[by Lynn C. Rees]
If, right this second, you could push that tempting Easy Button over there and launch our top secret stash of ophthalmologist-seeking cruise missiles to kill every man, woman, child, and goat related by blood, association, or unlucky proximity to Boy Asad, it would have zero political impact on the war over Syria.
Beheading strikes have marginal persuasive value unless you can reliably find and kill uncooperatives who fail to become cooperatives. American military history from Arnold to Tecumseh to Santa Anna to Jeff Davis to Cochise to Geronimo to Aguinaldo to Villa to Sandino to Castro to Noriega to Saddam to Kaddafy to Bin Laden shows our ability to behead reliably is wildly unreliable. Even if we could reliably kill enemy leaders on demand, there’s no guarantee that killing will have favorable political effects. As Clemenceau may have observed and multitudes of al-Kyyda Number Threes can attest, “The graveyards are full of indispensable men” (many of them headless). This war already has one ready example of a beheading strike. Enduring political impact: zero.
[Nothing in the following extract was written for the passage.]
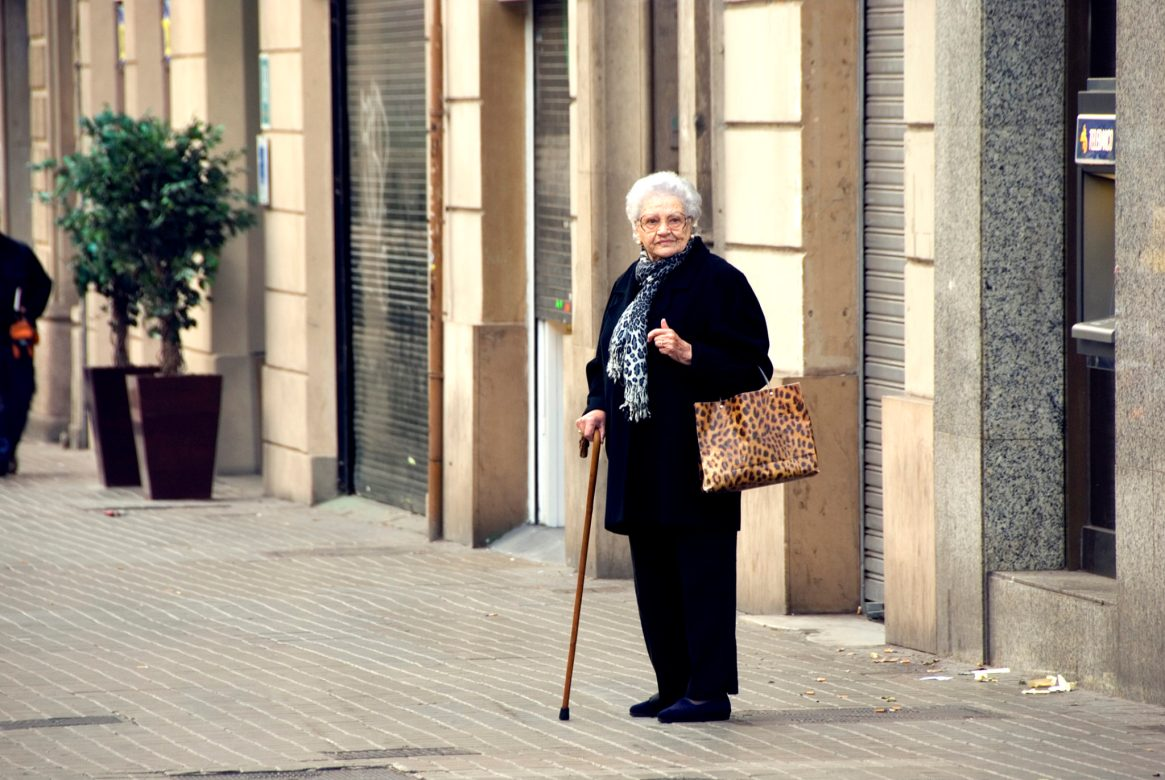 Old woman in black, pausing on the pavement with her walking stick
There are suggestions that we conspicuously target Boy Azzad-themed buildings with “symbolic importance” as a way to shock and awe someone, anyone, into surrender. If a true demonstration of ability to hit ‘em where you (supposedly) ain’t, the political impact can be profound. However conspicuous, blowing up Boy Azod’s presidential palace, his Old Man’s or Big Brother’s graves, or even his presidential goat’s presidential stable, when no one doubts you could blow up any empty building or tent or camel in the world at any time, will have zero political effect unless you conspicuously miss it. These days, accidental hits get more airplay (e.g. blowing up embassies (no, they haven’t forgotten)). Accidental hit or near miss, photogenic Madam Asod will stand next to it, in front of the cameras for YouTube, and mock you. Those are the risks you run when conspicuously targeting motionless monuments of massive masonry. And the mockery is deserved, especially if you’ve just spent the last twenty years boasting about how antiseptic and networky your precision guided munitions are.
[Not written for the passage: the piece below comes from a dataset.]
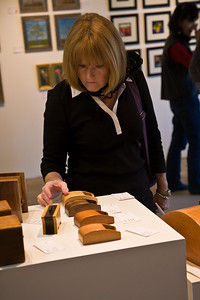 A woman checks out the art at Mint Hill Art.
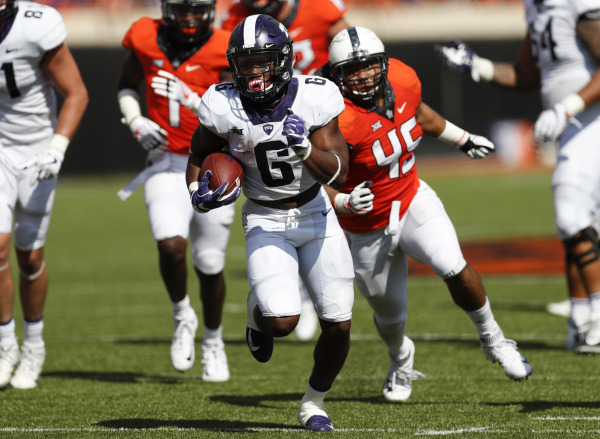TCU running back Darius Anderson breaks off a big run against the Oklahoma State defense in a 44-31 Horned Frog victory. Photo courtesy of GoFrogs.com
An Alawi ruling Syria is like an untouchable becoming maharajah in India or a Jew becoming tsar in Russia—an unprecedented development shocking to the majority population which had monopolized power for so many centuries.
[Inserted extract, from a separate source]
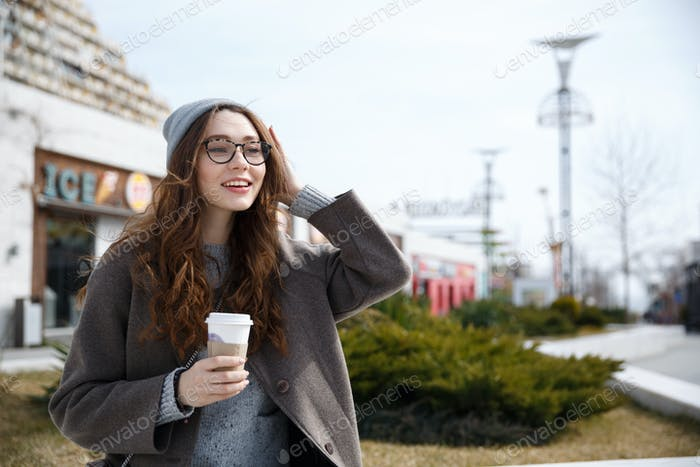 Smiling woman walking and drinking take away coffee outdoors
If Boy Asadd and minions fell victim to those ophthalmologist seeking missiles twenty minutes from now, the Alahhwyytes would quickly stand up some other mustache in his place. As long as any Alawy keeps any kind of grip on their high end warfighting brass ring, they will brutally fight to defend it down to the last Syrian. The alternative, as already demonstrated, is, as Xenophon wrote of the Spartan helots, “they would gladly eat their masters raw”. The Allahwites realize this more than anyone: they used to be the helots.
Half measures like cruise missling camels and empty tents in fit of D.C. pique by D.C. clique will do nothing good. Half measures are worse than tragedy and far worse than a mistake: they will be low and contemptible farce. The only way to break Boy Assad and friends is to break the Syrian state. This involves a relentless and unyielding intention to attrit the Syrian army down to street thug level and kill any Syrians that disagree with American political goals.
Since neither this administration in particular (nor any post-WWI United States in general) has credibly shown that they can do that, it’s best that they hold back for now. If they’re determined to intervene, that intervention will be much easier politically if the massacres start on cue and if the massacres prove to be telegenically more shocking than what you get at the local matinee.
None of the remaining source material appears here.